363人×83社が生み出す、それぞれの生き方と働き方

大しごとーくは、実行委員長である木口屋さん(人文学部2年)の「今は“未知”である就活が一本の“道”としてイメージできるようになることを願っています」という挨拶から始まった。イベント内で実施されるプログラムは大きく2つ。メインとなるのが体育館で開催される「ミチしるべ」だ。ミチしるべでは、参加学生が実際に企業のブースに訪れ、企業側の担当者と20分間の対話を行う。形式的には就職活動の中で行われる合同企業説明会に近いが、対話の中で話される内容は合説とは大きく異なっていた。

まず、企業側から自社の事業内容が説明され、続いて「自社の社員が仕事のどんなところにやりがいを感じているか」と、「社員が安心して働ける職場環境や制度」の2つについて紹介があった。続いて学生から様々な質問が飛ぶ。その会社の制度に対する質問もあれば、「学生時代にやっておいた方が良いこと」や「企業選びの基準について」など内容は様々だ。お互いに採用する/されるの関係にないため、対等に話が繰り広げられていくのが新鮮だった。

学生は1人あたり3回のミチしるべに参加することができるが、中には「どんな企業があるのかわからない」「自分の興味がわからない」という学生も多い。
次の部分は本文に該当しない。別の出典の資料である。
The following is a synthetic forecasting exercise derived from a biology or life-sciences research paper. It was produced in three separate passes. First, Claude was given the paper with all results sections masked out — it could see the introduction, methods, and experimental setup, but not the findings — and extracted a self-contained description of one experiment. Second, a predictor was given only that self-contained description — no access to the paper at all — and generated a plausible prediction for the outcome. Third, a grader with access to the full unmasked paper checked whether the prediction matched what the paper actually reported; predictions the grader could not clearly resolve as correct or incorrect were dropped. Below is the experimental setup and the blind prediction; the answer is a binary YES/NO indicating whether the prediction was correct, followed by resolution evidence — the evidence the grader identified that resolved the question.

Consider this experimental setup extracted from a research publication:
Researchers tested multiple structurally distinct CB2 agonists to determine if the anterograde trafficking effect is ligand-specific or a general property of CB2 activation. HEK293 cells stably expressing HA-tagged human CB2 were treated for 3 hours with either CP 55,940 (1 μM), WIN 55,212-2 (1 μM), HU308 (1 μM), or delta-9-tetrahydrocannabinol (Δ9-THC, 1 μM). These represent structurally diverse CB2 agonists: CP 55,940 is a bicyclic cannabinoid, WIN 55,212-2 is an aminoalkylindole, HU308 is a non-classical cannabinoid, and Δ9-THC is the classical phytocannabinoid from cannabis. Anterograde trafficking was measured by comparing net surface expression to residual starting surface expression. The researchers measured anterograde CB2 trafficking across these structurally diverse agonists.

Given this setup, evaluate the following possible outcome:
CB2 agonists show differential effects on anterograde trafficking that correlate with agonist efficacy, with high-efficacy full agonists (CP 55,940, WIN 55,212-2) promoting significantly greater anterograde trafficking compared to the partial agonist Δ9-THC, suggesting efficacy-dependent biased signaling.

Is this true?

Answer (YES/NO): NO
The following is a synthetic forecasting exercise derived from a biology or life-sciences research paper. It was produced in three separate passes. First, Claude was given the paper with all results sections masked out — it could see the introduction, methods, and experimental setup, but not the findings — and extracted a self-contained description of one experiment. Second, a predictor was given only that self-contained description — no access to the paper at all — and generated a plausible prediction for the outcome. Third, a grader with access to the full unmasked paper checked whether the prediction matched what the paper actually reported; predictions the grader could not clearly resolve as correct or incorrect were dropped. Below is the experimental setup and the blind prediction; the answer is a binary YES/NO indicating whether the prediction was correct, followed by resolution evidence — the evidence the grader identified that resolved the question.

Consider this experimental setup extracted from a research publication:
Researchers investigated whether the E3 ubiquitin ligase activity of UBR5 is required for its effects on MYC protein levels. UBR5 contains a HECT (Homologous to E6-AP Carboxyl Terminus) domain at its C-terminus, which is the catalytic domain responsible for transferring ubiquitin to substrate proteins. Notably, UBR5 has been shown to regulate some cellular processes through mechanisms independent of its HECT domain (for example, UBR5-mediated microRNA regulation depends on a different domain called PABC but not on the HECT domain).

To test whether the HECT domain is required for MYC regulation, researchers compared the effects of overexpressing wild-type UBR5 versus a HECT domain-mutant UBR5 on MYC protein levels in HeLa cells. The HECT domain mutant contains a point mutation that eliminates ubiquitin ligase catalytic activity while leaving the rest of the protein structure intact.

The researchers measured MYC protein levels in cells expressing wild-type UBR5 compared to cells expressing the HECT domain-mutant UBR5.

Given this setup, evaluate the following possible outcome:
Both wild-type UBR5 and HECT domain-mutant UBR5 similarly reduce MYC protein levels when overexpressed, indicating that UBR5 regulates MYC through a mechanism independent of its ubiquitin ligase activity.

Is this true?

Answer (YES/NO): NO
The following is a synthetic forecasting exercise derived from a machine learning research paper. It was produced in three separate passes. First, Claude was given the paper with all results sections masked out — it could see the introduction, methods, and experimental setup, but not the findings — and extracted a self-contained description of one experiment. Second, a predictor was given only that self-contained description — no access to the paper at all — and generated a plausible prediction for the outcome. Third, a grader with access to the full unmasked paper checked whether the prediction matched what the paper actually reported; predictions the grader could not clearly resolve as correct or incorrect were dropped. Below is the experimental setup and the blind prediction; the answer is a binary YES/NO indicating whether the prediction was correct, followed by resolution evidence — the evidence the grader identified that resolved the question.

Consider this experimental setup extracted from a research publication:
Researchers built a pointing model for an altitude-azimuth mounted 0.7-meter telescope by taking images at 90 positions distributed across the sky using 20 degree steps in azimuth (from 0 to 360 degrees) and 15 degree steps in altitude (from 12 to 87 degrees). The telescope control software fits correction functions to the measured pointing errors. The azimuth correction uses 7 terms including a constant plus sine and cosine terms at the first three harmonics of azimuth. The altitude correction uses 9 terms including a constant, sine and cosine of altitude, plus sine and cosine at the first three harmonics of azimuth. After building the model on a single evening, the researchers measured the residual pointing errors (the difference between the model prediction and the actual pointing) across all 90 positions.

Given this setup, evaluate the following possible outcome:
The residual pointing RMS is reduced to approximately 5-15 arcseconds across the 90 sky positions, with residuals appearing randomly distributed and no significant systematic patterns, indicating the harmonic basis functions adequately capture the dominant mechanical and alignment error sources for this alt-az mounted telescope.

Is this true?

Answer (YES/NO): NO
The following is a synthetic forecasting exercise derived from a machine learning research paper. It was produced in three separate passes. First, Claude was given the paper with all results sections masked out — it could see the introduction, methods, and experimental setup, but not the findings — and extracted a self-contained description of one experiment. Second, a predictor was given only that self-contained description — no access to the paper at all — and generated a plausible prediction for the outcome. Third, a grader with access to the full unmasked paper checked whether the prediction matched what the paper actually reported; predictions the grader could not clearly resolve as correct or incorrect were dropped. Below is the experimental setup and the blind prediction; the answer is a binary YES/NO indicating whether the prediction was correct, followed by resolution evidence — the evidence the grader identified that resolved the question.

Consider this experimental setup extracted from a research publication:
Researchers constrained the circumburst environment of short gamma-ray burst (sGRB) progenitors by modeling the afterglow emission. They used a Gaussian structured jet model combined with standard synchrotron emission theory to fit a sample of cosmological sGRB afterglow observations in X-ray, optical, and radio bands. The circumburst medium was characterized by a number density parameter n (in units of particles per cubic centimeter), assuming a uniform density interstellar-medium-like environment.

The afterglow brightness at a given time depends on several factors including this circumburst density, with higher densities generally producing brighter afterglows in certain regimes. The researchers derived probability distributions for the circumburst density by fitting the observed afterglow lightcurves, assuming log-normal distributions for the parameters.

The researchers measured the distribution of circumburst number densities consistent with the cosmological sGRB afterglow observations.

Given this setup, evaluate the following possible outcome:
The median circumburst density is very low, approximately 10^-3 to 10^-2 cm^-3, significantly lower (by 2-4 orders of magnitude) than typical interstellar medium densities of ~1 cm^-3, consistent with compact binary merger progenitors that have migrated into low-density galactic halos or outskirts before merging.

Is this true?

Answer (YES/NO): YES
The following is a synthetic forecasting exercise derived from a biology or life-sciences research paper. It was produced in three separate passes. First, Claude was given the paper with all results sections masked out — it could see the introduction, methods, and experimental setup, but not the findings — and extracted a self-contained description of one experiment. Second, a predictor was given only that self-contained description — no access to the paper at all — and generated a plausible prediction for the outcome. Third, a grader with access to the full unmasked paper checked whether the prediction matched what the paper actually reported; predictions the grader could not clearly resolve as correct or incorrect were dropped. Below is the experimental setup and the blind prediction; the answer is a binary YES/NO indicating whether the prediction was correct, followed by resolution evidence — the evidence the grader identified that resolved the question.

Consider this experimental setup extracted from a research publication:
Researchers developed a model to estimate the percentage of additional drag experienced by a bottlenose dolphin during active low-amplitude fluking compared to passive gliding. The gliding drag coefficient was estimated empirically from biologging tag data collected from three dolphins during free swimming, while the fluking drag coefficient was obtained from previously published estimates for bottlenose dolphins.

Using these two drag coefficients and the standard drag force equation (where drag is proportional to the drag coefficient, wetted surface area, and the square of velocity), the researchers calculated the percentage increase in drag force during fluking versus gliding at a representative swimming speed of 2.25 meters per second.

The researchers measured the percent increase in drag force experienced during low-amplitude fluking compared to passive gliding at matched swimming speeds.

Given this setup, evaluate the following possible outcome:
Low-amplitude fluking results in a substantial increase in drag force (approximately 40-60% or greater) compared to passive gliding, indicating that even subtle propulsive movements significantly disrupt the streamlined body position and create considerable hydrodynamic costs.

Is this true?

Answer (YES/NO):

そのため、1回目と2回目のミチしるべでは、あらかじめランダムに割り振られた企業を訪れ、フラットな状態で対話ができるようになっていた。このあたりも、「ミチ」というテーマを設定した運営メンバーならではの工夫だ。反対に、3回目のミチしるべでは自分の好きな企業と対話することが可能で、もともと興味のあった企業を選ぶ学生や、1・2回目のミチしるべで聞いた話を参考に選ぶ学生もいた。

来場した学生たちは、受付で受け取った「ミチしるべワークシート」に企業との対話で知ったことや感じたことを書き込み、その企業のやりがいや職場環境の良し悪しを自分の中で評価できるようになっていた。また、現時点で就職先をどのような観点で決めたいと考えているかという事前チェック欄もあり、大しごとーく参加の前と後で、その基準がどのように変化したかも比較できるように工夫されていた。

もう1つのプログラムが、オンライン会場で開催された「ミチのり」だ。ミチのりには3つの企業と148人の学生が参加し、次の3つのテーマについてトークセッション形式で対話を行った。

(1)社会人の『責任』との向き合い方とは?

(2)院進か?就職か?その先に将来の自分像は描かれているか?

(3)社会に通用するコミュニケーションとは?

それぞれのテーマにはあらかじめ学べる内容(ミチのさき)が設定され、学生は自分が興味を持ったセッションに参加する形になっていた。例えば(1)のテーマでは、「学生においての責任と社会人においての責任の重さの違い」や「責任を負うことでかかるプレッシャーに耐える心の持ち方」などについて、企業側からリアリティのあるトークが繰り広げられた。

参加した学生からは、「仕事をする上での責任は、実際に仕事で失敗を積み重ねていきながら身につけていくことができると学んだ」や「これまでは責任から逃げることばかり考えていたけれど、若手のうちに失敗を経験しておくことで徐々に責任と向き合えるようになってくるとお聞きし、恐れずに様々なことにチャレンジしていくことが大事だと思えるようになった」といった感想が聞かれた。

画面越しの対話ではあったものの、1つのセッションに多くの学生が参加できたことで、対面会場とは違った盛り上がりを見せていた。